— Start Recorded information —
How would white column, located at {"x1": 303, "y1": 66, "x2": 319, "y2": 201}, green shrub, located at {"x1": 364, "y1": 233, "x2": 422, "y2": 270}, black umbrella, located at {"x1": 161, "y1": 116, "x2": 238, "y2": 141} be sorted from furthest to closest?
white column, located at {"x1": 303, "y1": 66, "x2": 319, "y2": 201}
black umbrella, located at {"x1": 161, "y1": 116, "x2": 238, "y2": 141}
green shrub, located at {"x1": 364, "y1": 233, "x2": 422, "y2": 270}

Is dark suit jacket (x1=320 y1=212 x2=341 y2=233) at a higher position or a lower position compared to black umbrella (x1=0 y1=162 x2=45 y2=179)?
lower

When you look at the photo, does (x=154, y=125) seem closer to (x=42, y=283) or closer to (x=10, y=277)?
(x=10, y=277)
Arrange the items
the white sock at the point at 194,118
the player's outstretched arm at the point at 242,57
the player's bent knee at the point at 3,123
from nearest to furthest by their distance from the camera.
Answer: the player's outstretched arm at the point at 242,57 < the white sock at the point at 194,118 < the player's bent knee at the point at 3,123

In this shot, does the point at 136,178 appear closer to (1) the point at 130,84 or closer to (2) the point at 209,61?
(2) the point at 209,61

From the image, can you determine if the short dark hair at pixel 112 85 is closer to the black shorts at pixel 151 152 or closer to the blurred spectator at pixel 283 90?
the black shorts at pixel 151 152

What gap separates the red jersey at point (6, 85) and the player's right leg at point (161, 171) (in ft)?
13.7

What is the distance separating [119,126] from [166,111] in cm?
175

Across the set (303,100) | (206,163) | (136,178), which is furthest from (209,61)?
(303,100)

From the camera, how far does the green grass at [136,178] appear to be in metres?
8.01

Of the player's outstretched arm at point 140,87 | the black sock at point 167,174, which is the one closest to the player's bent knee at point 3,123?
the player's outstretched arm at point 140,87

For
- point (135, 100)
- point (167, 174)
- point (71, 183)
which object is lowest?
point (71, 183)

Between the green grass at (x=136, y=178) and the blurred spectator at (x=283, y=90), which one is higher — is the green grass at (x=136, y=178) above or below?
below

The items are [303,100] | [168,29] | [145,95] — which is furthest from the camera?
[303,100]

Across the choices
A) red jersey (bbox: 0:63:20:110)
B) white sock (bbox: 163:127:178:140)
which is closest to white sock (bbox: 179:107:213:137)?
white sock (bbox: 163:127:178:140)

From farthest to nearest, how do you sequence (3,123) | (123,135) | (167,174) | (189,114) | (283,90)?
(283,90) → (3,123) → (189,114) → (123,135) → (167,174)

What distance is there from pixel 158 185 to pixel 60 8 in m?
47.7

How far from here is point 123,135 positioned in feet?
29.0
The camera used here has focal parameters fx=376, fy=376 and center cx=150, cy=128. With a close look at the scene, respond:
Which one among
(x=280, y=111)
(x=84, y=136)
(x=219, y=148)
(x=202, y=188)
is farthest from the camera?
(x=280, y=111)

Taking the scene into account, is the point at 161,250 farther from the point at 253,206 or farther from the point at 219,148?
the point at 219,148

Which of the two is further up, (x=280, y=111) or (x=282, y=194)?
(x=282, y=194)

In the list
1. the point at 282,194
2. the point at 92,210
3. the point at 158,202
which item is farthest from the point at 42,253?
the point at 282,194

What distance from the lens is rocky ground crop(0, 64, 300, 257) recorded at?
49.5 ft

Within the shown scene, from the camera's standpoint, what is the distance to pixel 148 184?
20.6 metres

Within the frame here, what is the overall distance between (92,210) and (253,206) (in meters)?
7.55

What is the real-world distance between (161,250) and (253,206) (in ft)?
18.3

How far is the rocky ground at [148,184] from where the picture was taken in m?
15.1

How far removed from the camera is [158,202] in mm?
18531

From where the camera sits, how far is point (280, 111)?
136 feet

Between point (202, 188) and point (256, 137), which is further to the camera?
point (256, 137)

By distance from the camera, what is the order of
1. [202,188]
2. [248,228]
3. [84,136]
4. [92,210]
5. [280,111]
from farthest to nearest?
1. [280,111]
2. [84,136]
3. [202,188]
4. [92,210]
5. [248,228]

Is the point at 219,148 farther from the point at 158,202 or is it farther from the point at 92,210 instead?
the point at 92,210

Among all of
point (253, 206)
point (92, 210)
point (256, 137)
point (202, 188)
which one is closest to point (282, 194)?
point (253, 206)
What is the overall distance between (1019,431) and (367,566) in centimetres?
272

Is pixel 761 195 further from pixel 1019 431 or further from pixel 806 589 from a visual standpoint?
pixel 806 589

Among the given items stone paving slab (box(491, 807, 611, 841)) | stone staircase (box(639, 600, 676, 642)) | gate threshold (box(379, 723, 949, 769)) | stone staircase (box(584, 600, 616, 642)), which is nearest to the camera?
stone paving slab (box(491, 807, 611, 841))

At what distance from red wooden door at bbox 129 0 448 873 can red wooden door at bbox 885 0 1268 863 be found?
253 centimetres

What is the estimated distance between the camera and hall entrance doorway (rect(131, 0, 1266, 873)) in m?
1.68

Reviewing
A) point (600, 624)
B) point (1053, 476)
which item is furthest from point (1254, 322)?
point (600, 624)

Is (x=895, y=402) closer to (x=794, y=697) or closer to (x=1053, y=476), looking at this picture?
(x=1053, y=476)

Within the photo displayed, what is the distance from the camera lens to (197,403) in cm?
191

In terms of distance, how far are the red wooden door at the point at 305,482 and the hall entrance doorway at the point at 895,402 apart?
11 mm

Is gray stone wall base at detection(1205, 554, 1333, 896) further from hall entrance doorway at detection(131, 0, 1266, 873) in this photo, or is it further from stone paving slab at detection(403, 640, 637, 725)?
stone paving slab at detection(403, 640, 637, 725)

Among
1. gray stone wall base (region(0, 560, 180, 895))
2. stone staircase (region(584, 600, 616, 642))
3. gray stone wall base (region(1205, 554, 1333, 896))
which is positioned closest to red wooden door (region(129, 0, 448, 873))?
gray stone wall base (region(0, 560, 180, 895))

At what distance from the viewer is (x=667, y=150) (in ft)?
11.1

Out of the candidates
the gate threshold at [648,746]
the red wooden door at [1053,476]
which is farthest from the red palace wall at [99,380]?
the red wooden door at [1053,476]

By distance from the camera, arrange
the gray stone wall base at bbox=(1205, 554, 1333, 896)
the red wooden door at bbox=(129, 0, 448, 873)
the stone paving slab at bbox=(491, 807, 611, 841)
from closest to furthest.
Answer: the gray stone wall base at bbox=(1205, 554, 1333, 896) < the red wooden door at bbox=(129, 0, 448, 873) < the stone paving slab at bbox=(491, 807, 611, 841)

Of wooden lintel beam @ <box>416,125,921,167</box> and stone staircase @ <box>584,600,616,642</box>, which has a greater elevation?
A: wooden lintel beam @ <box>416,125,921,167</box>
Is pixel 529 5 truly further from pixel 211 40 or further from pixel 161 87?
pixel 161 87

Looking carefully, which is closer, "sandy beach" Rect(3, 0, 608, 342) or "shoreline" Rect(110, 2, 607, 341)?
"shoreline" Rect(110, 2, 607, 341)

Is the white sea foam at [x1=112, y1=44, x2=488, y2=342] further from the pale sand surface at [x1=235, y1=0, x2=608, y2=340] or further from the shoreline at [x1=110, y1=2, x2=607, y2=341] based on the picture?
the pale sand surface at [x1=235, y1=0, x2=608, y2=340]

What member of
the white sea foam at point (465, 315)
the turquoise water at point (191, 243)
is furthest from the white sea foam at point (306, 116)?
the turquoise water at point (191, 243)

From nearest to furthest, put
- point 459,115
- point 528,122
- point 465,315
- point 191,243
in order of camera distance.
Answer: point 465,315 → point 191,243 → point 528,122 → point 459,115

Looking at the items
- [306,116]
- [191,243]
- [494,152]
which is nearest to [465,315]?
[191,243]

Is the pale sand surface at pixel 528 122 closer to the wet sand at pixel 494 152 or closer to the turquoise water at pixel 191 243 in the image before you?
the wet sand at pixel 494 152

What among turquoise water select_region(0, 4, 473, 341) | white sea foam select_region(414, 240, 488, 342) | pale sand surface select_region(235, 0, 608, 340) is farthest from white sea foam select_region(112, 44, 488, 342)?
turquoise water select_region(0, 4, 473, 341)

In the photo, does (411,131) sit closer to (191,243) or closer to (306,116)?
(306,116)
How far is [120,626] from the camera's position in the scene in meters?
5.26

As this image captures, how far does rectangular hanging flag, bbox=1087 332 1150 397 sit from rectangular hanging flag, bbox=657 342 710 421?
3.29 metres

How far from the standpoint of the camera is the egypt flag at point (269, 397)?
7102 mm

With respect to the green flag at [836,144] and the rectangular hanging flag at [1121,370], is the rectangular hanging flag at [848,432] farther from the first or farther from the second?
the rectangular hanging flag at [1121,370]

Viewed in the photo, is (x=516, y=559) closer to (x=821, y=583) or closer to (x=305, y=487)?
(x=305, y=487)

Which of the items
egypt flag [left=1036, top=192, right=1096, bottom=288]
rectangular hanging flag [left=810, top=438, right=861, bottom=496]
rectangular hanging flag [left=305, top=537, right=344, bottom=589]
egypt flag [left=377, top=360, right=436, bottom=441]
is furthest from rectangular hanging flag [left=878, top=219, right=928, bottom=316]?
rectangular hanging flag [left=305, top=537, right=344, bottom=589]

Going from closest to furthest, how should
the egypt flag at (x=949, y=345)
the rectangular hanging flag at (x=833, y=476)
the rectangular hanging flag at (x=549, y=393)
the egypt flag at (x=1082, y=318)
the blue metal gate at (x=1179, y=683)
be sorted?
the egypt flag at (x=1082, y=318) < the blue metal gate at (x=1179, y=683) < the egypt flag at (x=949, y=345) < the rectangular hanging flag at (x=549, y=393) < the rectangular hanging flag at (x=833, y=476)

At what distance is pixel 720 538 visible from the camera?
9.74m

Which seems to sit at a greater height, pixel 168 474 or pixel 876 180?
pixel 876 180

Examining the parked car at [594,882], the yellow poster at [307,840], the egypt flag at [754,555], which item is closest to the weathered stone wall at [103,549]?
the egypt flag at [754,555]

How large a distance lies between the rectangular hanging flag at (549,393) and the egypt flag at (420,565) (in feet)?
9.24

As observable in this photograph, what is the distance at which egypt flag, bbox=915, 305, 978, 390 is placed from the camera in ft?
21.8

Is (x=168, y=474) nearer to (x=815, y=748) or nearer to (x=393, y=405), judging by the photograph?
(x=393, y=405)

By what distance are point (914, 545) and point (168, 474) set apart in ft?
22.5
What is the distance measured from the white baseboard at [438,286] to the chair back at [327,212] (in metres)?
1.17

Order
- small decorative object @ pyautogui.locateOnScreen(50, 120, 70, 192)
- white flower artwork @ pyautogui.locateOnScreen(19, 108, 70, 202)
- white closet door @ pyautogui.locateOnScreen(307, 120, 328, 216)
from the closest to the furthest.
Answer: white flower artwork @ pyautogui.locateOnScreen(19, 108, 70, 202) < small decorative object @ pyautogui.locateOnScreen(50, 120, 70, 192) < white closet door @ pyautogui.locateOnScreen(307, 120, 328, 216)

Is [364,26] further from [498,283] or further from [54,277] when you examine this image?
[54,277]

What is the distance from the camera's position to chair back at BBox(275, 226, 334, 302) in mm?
— End Recorded information —
For this exercise, please retype exactly the lines in the listing from the line with "As observable in" through its last line, both ends included.

▸ **Result of the task**:
As observable in this photograph, what is the distance at which egypt flag, bbox=915, 305, 978, 390 is placed from the camera in ft?
21.8

Is (x=168, y=474) nearer to (x=815, y=748) or nearer to (x=393, y=405), judging by the photograph?
(x=393, y=405)

By what distance are point (914, 545) and point (168, 474) set apart in ft?
22.5
What is the distance measured from the white baseboard at [438,286] to the chair back at [327,212] (in metres)?
1.17

Order
- small decorative object @ pyautogui.locateOnScreen(50, 120, 70, 192)
- white flower artwork @ pyautogui.locateOnScreen(19, 108, 70, 202)
- white closet door @ pyautogui.locateOnScreen(307, 120, 328, 216)
from the closest to the furthest.
Answer: white flower artwork @ pyautogui.locateOnScreen(19, 108, 70, 202) < small decorative object @ pyautogui.locateOnScreen(50, 120, 70, 192) < white closet door @ pyautogui.locateOnScreen(307, 120, 328, 216)

Is [364,26] further from [498,283] or further from [54,277] when you examine this image?
[54,277]

What is the distance from the camera's position to chair back at BBox(275, 226, 334, 302) in mm?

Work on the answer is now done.